If so if you can please help me out i would greatly appreciate it..im in the L.A. area right now and want to do as much as i can to this car before i go back to Reno, Nevada. 
Thank yOU


----------



## Nismo240 (Jul 24, 2004)

its pretty common now. you should research on it.


----------



## trmn8r (Apr 16, 2005)

Nismo240 said:


> its pretty common now. you should research on it.


ive must of been in some other planet but when in the hell did we start calling s14's s13.4's? man :fluffy::fluffy::fluffy:


----------



## Nismo240 (Jul 24, 2004)

its an S13 with a S14 front end.


----------



## trmn8r (Apr 16, 2005)

Nismo240 said:


> its an S13 with a S14 front end.


oh this is all the conversion stuff. ive never been a fan of different front ends with different chassis.


----------



## Altiman93 (Nov 14, 2006)

different chassis? their all S chassis, their not diff. just diff. body parts..but all part of the S chassis


----------



## trmn8r (Apr 16, 2005)

Altiman93 said:


> different chassis? their all S chassis, their not diff. just diff. body parts..but all part of the S chassis


technically their different thats why one is an s13 the other is s14 and the other is s15. but i know what your saying about the physical chassis or the unibody. but thier still different in their own way. i didnt say its not possible, im just not a fan of conversions


----------



## Altiman93 (Nov 14, 2006)

oh lol yeah i know what your saying too. but sometimes a car will look a hell of a lot better with a conversion =)


----------



## Omerta11023 (Feb 3, 2008)

*nice*

id like to do that conversion over the s15 conversion but i wonder how much TLC im gonna need to put in my car


----------



## Altiman93 (Nov 14, 2006)

i just bought some JDM s14 kouki headlights, and i got them for $290  CHEAP!. some dude in japan sold them to me. as far as the conversion goes i dont think its too hard.
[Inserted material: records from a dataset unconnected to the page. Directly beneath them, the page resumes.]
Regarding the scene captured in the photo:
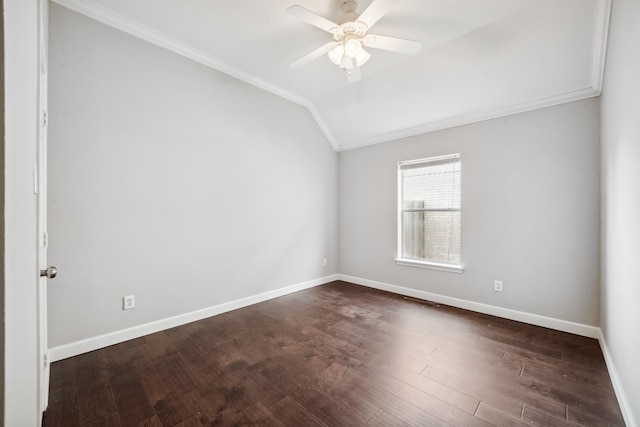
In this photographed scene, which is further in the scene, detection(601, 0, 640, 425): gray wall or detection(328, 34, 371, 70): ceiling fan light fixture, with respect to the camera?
detection(328, 34, 371, 70): ceiling fan light fixture

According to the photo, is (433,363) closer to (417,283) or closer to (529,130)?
(417,283)

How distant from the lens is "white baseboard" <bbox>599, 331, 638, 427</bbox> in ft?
4.87

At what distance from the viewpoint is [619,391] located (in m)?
1.71

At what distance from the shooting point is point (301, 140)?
4133 millimetres

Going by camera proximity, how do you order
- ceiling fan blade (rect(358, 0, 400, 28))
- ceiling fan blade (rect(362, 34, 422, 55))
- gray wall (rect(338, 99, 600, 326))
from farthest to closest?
gray wall (rect(338, 99, 600, 326)) → ceiling fan blade (rect(362, 34, 422, 55)) → ceiling fan blade (rect(358, 0, 400, 28))

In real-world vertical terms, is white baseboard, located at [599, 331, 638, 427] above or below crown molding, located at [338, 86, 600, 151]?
below

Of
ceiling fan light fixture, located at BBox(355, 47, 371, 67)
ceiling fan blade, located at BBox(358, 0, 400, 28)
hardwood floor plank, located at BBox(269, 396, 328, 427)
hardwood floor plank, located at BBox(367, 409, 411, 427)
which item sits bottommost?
hardwood floor plank, located at BBox(269, 396, 328, 427)

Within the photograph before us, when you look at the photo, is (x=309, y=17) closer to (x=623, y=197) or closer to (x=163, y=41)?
(x=163, y=41)

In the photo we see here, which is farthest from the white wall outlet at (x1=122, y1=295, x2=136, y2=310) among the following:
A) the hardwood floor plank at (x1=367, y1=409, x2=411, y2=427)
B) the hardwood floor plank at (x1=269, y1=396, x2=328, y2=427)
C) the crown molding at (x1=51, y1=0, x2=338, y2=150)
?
the crown molding at (x1=51, y1=0, x2=338, y2=150)

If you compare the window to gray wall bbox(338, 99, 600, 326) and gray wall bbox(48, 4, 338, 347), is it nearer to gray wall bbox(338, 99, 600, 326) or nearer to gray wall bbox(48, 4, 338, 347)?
gray wall bbox(338, 99, 600, 326)

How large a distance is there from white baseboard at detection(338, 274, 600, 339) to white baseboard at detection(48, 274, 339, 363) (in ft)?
5.30

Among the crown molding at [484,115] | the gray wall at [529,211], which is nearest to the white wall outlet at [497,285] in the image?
the gray wall at [529,211]

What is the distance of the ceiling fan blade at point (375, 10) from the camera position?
5.63ft

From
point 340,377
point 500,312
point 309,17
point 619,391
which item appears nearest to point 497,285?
point 500,312
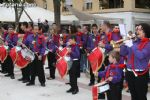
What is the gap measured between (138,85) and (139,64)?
1.12ft

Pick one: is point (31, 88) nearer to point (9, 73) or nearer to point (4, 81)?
point (4, 81)

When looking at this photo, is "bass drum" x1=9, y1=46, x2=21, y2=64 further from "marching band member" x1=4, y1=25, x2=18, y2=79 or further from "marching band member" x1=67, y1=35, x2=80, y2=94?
"marching band member" x1=67, y1=35, x2=80, y2=94

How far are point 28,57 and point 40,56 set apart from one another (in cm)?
42

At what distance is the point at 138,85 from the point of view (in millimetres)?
5941

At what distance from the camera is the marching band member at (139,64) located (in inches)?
233

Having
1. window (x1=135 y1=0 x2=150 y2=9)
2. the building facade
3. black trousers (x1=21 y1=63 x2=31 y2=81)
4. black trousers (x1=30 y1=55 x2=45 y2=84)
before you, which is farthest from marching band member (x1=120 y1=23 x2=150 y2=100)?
window (x1=135 y1=0 x2=150 y2=9)

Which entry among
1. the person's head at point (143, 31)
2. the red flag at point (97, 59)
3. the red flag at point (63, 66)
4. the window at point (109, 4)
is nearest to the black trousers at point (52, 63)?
the red flag at point (63, 66)

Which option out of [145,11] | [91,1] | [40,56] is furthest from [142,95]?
[91,1]

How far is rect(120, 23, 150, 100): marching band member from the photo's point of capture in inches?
233

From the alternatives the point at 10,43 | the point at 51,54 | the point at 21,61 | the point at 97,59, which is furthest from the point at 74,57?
the point at 10,43

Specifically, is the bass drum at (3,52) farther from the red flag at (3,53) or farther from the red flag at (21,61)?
the red flag at (21,61)

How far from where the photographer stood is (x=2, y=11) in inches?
795

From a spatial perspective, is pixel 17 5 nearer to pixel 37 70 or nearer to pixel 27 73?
pixel 27 73

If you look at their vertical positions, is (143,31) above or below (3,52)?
above
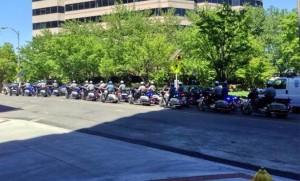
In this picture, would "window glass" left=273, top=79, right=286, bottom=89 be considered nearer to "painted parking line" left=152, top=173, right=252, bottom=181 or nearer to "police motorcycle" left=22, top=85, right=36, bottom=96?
"painted parking line" left=152, top=173, right=252, bottom=181

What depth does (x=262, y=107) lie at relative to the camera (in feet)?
68.9

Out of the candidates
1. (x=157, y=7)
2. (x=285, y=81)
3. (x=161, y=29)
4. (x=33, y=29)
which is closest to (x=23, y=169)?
(x=285, y=81)

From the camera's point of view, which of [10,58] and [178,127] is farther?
[10,58]

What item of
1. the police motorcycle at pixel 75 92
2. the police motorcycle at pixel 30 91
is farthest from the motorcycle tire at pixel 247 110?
the police motorcycle at pixel 30 91

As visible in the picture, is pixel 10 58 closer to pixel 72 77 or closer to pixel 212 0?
pixel 72 77

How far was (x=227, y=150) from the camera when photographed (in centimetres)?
1194

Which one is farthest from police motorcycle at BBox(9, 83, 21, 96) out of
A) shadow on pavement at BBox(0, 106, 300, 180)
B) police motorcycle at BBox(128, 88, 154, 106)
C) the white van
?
the white van

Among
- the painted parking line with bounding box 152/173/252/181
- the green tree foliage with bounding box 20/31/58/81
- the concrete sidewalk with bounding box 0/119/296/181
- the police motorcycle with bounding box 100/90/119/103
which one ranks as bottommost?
the concrete sidewalk with bounding box 0/119/296/181

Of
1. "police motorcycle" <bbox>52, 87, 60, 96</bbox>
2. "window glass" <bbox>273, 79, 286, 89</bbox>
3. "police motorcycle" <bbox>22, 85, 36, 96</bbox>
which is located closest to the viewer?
"window glass" <bbox>273, 79, 286, 89</bbox>

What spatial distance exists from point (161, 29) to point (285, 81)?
91.2 ft

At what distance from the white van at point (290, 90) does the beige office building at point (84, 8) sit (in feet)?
172

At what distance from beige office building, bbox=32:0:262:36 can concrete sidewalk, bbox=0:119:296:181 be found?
63110 mm

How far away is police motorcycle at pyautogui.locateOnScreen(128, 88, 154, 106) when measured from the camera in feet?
92.9

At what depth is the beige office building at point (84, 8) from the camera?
2998 inches
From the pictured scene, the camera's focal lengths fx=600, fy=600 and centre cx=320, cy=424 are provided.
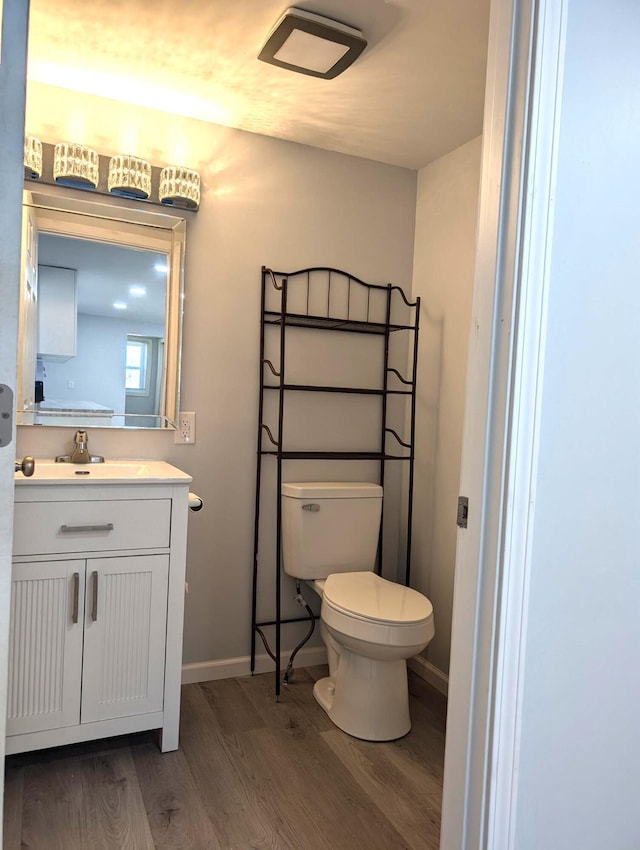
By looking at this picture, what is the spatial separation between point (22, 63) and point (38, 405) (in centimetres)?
147

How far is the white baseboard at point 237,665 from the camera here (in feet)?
8.02

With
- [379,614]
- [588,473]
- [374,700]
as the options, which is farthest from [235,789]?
[588,473]

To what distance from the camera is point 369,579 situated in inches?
93.9

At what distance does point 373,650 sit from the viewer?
2.00 metres

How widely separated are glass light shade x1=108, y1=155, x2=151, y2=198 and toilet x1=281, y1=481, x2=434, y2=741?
4.17 ft

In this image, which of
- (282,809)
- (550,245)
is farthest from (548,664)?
(282,809)

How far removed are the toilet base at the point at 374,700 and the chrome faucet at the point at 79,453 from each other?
1.17 metres

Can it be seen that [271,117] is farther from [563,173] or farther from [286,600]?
[286,600]

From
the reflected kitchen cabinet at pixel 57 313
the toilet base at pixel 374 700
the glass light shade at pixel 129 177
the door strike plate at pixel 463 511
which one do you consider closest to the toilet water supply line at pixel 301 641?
the toilet base at pixel 374 700

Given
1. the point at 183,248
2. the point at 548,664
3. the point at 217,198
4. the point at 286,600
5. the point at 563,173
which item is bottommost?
the point at 286,600

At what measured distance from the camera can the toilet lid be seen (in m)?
2.00

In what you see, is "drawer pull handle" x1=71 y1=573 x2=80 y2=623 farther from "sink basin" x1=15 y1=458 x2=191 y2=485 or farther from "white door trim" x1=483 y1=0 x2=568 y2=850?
"white door trim" x1=483 y1=0 x2=568 y2=850

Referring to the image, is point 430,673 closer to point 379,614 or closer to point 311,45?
point 379,614

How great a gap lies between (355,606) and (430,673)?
776mm
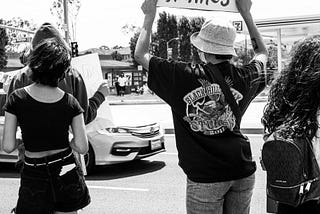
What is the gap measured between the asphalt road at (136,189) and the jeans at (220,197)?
2.86m

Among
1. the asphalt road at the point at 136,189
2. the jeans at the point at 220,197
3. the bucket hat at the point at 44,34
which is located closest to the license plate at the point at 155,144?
the asphalt road at the point at 136,189

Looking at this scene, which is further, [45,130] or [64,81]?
[64,81]

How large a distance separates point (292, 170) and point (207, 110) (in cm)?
70

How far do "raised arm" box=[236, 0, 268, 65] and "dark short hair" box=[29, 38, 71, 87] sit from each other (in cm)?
108

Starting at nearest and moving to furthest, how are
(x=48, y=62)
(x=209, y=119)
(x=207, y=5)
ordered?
1. (x=209, y=119)
2. (x=48, y=62)
3. (x=207, y=5)

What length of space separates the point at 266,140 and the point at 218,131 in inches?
19.1

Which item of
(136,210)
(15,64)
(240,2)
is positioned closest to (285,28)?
(136,210)

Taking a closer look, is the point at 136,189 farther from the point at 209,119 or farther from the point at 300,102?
the point at 300,102

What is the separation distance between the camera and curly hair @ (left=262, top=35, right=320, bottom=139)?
6.58ft

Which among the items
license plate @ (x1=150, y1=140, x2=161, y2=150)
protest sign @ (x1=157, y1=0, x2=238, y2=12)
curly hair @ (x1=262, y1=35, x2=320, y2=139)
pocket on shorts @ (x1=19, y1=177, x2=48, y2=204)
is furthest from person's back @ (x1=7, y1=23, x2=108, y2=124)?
license plate @ (x1=150, y1=140, x2=161, y2=150)

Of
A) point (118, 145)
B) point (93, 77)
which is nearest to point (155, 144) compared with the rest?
point (118, 145)

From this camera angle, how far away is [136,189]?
6.52 metres

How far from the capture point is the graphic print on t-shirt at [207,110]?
2465 millimetres

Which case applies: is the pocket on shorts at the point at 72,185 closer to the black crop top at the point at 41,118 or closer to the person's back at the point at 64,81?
the black crop top at the point at 41,118
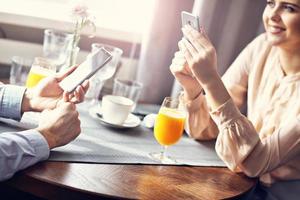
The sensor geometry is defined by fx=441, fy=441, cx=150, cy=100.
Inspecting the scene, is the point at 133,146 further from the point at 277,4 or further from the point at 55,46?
the point at 277,4

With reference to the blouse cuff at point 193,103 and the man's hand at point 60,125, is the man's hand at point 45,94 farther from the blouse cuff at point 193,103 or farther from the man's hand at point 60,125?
the blouse cuff at point 193,103

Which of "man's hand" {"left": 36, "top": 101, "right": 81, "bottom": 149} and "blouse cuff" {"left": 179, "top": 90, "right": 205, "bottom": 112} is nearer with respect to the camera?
"man's hand" {"left": 36, "top": 101, "right": 81, "bottom": 149}

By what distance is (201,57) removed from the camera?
1223 mm

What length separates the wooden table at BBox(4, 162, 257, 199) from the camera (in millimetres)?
998

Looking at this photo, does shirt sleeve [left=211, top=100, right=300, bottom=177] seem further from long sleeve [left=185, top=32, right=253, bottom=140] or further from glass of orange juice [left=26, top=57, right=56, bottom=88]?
glass of orange juice [left=26, top=57, right=56, bottom=88]

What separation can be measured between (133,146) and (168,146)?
0.11 m

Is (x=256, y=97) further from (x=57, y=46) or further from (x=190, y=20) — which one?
(x=57, y=46)

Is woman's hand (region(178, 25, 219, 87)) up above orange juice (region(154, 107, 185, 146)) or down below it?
above

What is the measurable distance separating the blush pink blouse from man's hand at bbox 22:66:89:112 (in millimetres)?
417

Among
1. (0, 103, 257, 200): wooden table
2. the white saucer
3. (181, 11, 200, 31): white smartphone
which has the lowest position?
(0, 103, 257, 200): wooden table

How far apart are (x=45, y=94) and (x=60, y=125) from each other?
8.4 inches

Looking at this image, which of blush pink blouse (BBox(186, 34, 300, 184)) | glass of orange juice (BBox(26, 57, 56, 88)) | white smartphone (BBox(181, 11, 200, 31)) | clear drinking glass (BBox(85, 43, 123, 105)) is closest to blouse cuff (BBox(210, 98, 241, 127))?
blush pink blouse (BBox(186, 34, 300, 184))

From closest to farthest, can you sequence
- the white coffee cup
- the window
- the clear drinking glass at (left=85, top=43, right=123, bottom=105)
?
the white coffee cup, the clear drinking glass at (left=85, top=43, right=123, bottom=105), the window

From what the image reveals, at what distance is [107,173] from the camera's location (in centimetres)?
109
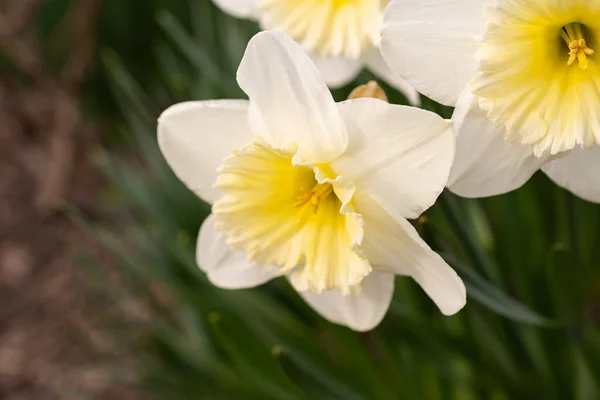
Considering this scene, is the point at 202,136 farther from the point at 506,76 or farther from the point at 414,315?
the point at 414,315

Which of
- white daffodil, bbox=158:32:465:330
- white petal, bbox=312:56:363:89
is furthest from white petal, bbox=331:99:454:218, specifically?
white petal, bbox=312:56:363:89

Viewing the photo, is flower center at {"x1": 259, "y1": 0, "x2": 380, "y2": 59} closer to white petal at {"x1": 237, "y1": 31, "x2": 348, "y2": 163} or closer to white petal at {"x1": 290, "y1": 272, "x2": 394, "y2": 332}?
white petal at {"x1": 237, "y1": 31, "x2": 348, "y2": 163}

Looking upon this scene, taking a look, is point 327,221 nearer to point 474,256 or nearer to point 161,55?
point 474,256

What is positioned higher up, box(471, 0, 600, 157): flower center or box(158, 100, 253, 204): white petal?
box(471, 0, 600, 157): flower center

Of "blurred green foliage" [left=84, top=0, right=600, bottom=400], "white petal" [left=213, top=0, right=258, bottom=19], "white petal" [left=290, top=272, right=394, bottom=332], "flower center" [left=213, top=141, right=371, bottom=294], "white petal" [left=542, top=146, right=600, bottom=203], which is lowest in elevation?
"blurred green foliage" [left=84, top=0, right=600, bottom=400]

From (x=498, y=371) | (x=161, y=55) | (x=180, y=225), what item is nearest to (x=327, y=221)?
(x=498, y=371)

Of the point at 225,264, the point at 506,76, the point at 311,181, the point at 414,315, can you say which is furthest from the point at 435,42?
the point at 414,315

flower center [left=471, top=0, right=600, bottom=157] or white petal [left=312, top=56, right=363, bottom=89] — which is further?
white petal [left=312, top=56, right=363, bottom=89]

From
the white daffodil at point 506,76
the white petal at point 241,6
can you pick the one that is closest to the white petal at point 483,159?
the white daffodil at point 506,76
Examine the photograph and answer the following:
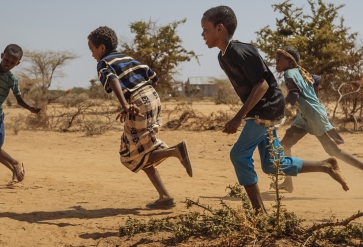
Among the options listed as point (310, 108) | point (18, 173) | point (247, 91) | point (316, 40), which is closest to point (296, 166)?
point (247, 91)

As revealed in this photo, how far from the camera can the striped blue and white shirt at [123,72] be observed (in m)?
4.88

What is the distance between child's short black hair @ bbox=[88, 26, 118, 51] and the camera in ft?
16.9

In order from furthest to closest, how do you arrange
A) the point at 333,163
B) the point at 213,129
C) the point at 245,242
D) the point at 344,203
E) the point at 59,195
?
the point at 213,129 < the point at 59,195 < the point at 344,203 < the point at 333,163 < the point at 245,242

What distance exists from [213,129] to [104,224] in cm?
871

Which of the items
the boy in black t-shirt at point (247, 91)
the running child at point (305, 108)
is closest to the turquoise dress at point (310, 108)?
the running child at point (305, 108)

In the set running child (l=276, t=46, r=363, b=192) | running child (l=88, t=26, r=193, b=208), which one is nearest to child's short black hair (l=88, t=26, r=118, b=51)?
running child (l=88, t=26, r=193, b=208)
Just need to know witch fenders work best, because theirs a lot of companys out their making s13.4 conversion fenders, that i dont kno who to go with. but over all the s14 is sexy in my opinion


----------



## azRPS13 (Jun 7, 2003)

With all the experience my friends have had doing S13.x conversions all over them came up with the same conclusions... the more you spend on the fenders the better it will look... the cheaper the brand the more the headaches... bit of advice


----------



## Altiman93 (Nov 14, 2006)

do you know of any brands that are good?? that you recommend?


----------